2025-01-08

Gemini Multimodal Live: now supports video input

Gemini Multimodal Live now supports video input. You can now pass in either camera video or screen share video from your client to Daily Bots to generate multimodal responses. Ensure that you’re sending only camera or screen share video. To get started:

Rime: new integrated TTS service

Rime is now an integrated TTS service. You can use Rime without needing to bring your own key.

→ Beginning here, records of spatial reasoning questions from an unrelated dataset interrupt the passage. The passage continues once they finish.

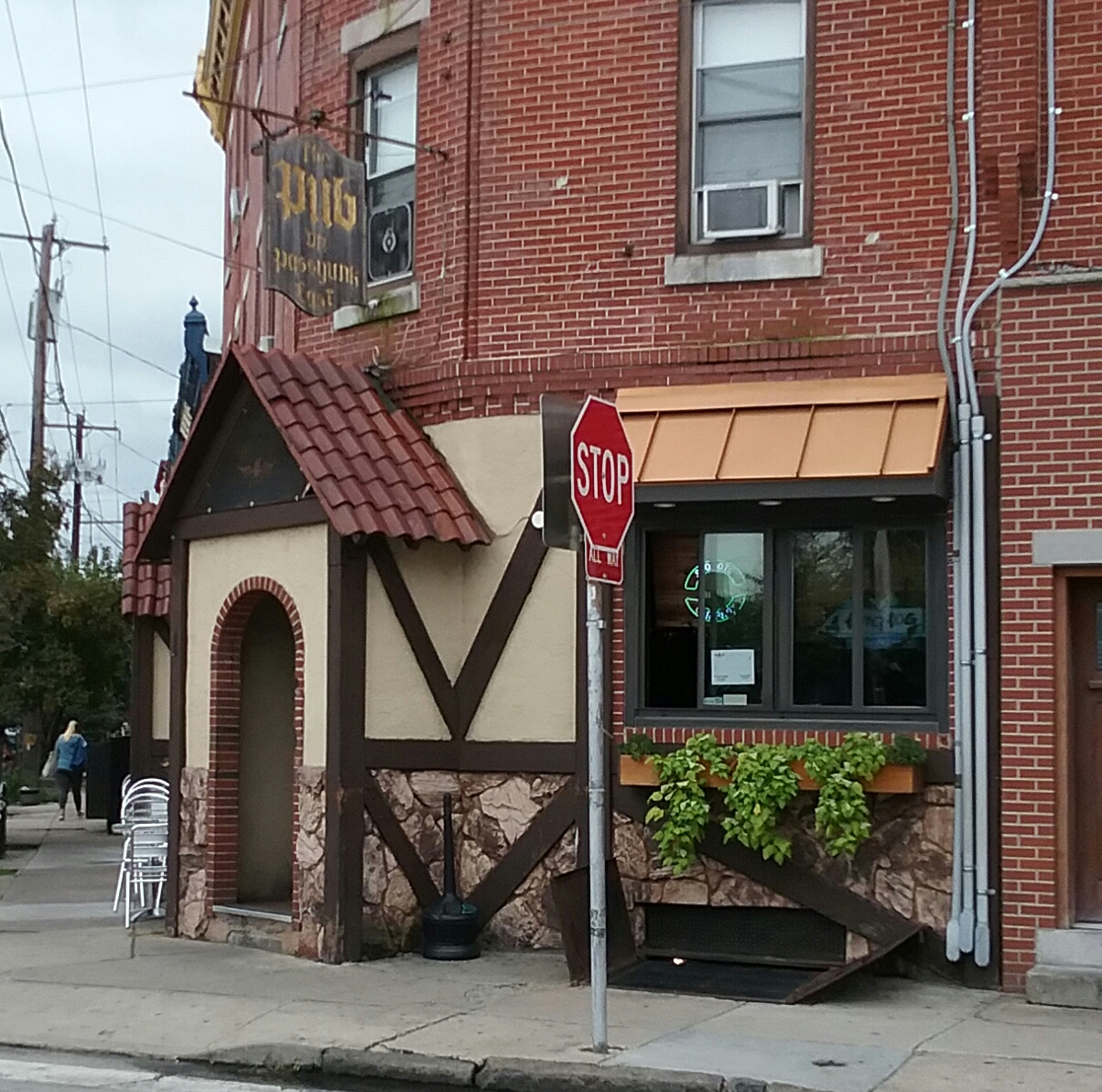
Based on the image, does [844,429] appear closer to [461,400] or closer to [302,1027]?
[461,400]

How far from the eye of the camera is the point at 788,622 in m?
11.5

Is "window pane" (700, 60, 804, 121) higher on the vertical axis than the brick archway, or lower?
higher

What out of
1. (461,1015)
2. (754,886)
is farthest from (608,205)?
(461,1015)

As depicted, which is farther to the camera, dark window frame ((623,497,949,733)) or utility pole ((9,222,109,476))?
utility pole ((9,222,109,476))

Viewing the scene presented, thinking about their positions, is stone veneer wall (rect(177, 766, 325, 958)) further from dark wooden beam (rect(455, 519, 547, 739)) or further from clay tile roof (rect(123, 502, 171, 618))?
clay tile roof (rect(123, 502, 171, 618))

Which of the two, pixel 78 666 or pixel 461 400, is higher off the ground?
pixel 461 400

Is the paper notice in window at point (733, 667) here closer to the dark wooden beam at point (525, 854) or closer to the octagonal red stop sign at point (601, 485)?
the dark wooden beam at point (525, 854)

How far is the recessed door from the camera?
1094cm

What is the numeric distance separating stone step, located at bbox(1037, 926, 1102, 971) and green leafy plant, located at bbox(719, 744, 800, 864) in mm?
1605

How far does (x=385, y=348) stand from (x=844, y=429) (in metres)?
3.78

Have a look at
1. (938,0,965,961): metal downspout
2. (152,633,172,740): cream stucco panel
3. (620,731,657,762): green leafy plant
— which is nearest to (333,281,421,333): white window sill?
(620,731,657,762): green leafy plant

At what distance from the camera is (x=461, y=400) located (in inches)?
498

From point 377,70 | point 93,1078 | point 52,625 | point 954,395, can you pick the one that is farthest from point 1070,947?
point 52,625

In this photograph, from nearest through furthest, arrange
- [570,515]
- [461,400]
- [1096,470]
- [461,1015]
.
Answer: [570,515] < [461,1015] < [1096,470] < [461,400]
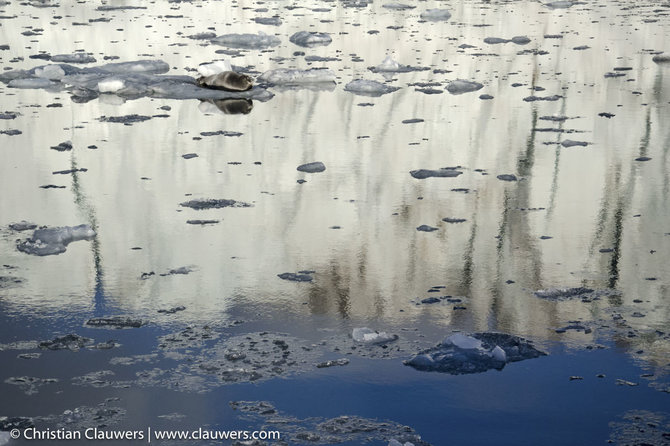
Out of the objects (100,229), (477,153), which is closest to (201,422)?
(100,229)

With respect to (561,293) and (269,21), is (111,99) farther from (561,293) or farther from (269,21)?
(269,21)

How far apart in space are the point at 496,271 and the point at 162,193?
254cm

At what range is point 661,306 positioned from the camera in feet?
15.0

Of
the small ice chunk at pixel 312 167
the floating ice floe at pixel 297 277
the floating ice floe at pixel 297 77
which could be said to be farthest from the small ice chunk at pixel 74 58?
the floating ice floe at pixel 297 277

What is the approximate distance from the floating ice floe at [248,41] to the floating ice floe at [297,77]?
3056 mm

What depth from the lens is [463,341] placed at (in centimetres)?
402

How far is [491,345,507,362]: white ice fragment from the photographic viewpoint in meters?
3.96

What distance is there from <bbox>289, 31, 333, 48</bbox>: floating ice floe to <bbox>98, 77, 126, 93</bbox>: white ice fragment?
422 centimetres

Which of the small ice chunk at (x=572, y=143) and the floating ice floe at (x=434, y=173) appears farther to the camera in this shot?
the small ice chunk at (x=572, y=143)

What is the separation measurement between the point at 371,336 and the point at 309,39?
10.4 m

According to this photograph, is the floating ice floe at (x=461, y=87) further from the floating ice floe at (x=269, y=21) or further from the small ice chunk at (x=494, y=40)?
the floating ice floe at (x=269, y=21)

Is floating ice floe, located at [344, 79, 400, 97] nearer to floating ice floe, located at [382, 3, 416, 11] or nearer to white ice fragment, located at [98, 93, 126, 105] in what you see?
white ice fragment, located at [98, 93, 126, 105]

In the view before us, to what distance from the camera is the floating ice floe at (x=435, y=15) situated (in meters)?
17.4

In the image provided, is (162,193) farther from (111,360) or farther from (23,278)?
(111,360)
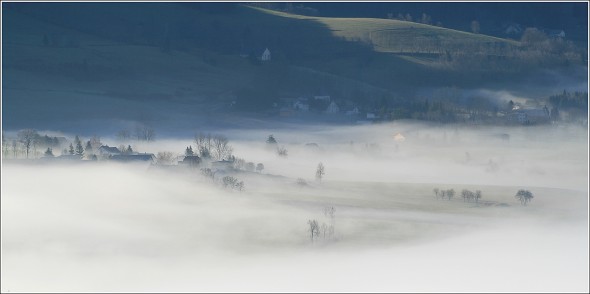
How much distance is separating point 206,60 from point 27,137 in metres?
32.3

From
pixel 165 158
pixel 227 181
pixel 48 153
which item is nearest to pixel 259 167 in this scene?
pixel 165 158

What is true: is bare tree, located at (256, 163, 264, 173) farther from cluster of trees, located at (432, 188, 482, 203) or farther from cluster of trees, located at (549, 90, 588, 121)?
cluster of trees, located at (549, 90, 588, 121)

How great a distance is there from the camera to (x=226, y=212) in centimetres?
5525

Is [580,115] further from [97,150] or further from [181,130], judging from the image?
[97,150]

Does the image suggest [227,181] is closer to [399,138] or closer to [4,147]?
[4,147]

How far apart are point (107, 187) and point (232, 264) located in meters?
13.7

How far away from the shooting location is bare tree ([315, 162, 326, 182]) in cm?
6631

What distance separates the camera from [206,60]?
4198 inches

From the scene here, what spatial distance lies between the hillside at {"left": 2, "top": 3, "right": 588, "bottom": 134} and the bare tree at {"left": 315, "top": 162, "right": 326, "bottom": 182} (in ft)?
67.5

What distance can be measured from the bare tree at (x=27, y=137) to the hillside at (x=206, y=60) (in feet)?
24.8

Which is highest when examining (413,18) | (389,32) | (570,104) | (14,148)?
(413,18)

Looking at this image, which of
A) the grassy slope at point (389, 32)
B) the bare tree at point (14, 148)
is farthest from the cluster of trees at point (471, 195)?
the grassy slope at point (389, 32)

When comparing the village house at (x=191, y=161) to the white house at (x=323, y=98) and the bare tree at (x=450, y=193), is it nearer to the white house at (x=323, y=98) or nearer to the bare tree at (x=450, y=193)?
the bare tree at (x=450, y=193)

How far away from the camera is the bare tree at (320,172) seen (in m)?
66.3
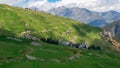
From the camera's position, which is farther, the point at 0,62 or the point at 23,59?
the point at 23,59

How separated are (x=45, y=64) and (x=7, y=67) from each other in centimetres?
2623

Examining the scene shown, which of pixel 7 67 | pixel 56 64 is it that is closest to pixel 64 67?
pixel 56 64

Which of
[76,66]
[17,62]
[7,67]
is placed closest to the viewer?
[7,67]

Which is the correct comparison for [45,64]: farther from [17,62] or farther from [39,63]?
[17,62]

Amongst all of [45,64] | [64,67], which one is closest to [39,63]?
[45,64]

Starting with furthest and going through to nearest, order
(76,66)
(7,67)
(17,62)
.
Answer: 1. (76,66)
2. (17,62)
3. (7,67)

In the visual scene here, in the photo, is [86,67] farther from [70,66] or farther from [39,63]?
[39,63]

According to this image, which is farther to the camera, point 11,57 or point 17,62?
point 11,57

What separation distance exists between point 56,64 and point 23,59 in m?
23.9

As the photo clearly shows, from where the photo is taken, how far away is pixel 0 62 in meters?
177

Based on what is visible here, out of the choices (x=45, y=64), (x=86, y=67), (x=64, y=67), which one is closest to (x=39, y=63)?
(x=45, y=64)

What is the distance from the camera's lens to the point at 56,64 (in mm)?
187875

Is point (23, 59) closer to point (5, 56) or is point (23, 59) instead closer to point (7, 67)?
point (5, 56)

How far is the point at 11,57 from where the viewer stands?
199 metres
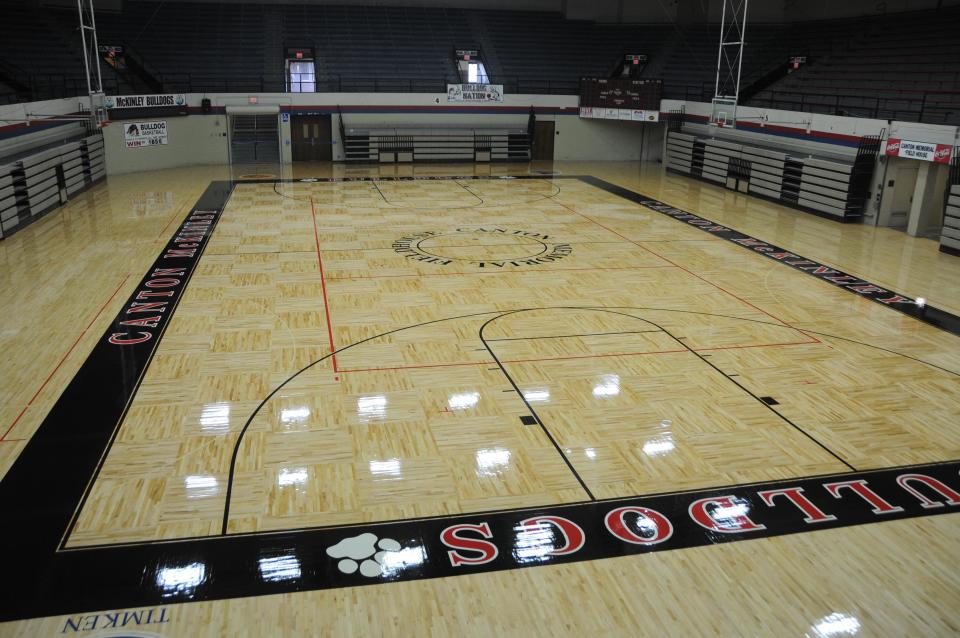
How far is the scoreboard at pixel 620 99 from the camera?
87.7ft

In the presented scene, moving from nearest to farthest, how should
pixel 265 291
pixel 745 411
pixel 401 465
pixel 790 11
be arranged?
pixel 401 465, pixel 745 411, pixel 265 291, pixel 790 11

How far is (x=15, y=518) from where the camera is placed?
233 inches

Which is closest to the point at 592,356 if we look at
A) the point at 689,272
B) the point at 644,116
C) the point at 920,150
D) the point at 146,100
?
the point at 689,272

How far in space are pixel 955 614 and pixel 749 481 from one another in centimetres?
186

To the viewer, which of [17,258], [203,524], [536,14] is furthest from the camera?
[536,14]

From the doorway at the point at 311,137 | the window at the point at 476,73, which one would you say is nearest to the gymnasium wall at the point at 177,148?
the doorway at the point at 311,137

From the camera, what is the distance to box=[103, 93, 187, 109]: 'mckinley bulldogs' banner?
2167 cm

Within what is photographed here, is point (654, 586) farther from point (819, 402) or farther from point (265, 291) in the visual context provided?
point (265, 291)

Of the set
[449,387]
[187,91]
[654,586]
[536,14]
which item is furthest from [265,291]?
[536,14]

Check out the Rime TTS service page to learn how to get started.

Noise cancellation enabled by default

Noise cancellation is now enabled by default for the Daily service at no additional cost. This feature eliminates background sounds, including voices, from a participant’s audio stream. It enhances the bot’s ability to accurately understand the participant’s voice and prevents interruptions caused by background noise or conversations.

2024-12-24

Model support for OpenAI Realtime

OpenAI announced new models for their OpenAI Realtime API. We’ve added support for these models in Daily Bots. When using the openai_realtime_beta_2024_10 bot profile, you can now specify the model you want to use. The default model is gpt-4o-realtime-preview-2024-12-17. Learn more in the Daily Bots docs.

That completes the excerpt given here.